The new food hall, called Williamsburg Market, is going for a vibe that Schur describes as “French country farmhouse meets Brooklyn industrial,” but New Yorkers will have to wait until later this year to find out what that means. The space doesn’t open until late this summer, according to Crain’s, with 18 vendors that represent a mix of Manhattan and Brooklyn chefs and “young, hungry upstarts” who will make their debuts at the space.

Delivery workers celebrate new protections with bike tune-up

Los Deliveristas Unidos, a subset of local non-profit Worker’s Justice Project that demands better protections for delivery workers, is hosting a bike tune-up in City Hall Park, at Broadway and Chambers Street, this afternoon, according to a spokesperson for the group. From 12 to 5 p.m., delivery workers can receive free help with bike registration and brake and oil changes for their mopeds and e-bikes. The event is being held ahead of April 22, when a slew of new protections kick in for local couriers, including the ability to see a route before accepting a delivery and limit delivery distances.
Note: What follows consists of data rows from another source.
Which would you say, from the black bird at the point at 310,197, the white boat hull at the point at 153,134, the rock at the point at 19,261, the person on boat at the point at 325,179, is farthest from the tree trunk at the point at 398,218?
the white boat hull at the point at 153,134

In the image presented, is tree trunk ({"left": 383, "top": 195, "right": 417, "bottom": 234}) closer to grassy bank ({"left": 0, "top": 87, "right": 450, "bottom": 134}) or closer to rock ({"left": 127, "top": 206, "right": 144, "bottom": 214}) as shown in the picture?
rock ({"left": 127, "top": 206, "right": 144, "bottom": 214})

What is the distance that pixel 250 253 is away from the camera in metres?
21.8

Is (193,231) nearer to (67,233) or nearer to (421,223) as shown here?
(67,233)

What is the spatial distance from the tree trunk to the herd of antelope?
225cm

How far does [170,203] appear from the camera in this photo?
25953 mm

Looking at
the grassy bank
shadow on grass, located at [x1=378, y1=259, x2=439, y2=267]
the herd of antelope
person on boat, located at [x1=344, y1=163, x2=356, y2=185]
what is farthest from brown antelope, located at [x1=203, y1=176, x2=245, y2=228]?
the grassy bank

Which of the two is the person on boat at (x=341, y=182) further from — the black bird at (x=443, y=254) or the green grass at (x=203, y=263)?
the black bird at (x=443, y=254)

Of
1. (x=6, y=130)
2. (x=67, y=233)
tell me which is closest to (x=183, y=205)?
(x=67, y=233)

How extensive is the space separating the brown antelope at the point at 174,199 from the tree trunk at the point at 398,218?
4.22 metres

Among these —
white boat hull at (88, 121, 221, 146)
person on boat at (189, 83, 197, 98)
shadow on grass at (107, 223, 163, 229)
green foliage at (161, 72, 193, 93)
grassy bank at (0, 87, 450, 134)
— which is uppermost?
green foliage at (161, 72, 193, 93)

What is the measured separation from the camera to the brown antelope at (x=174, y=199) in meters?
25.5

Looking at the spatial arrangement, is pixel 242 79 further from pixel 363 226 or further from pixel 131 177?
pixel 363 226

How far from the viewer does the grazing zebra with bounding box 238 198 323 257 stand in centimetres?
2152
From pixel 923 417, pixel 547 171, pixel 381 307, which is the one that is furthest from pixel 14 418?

An Italian restaurant launches a ‘dyke night’ for Bed-Stuy

Macosa Trattoria, a “simple yet elegant” Italian restaurant that opened in Bed-Stuy last spring, is hosting a “dyke night” next week, with hopes of running the event on a monthly basis. Co-owner Colin Hagendorf came up with the idea for the event, citing a lack of lesbian spaces in New York City right now. “There isn’t a good, low key, grown & sexy dyke night for us to go to,” Hagendorf wrote on Instagram. The pop-up with live music runs from 8 p.m. to midnight on Monday, April 25, and is free and open to the public — so long as straight people and men “don’t act foolish,” according to the Instagram post.

A new home for Korean corn dogs in the East Village

The East Village, already overflowing with Korean corn dogs, gets a new home for the cheese-filled, sugar-coated street snack this week. Texas-based restaurant chain Oh K-Dog, which has five locations across Manhattan and Queens, is the latest to open in the neighborhood with a storefront at 36 Saint Marks Place, between Second Avenue and Third avenues, EV Grieve reports. The new shop joins locations of Two Hands and Mochinut, nearby, which also sell the South Korean street food.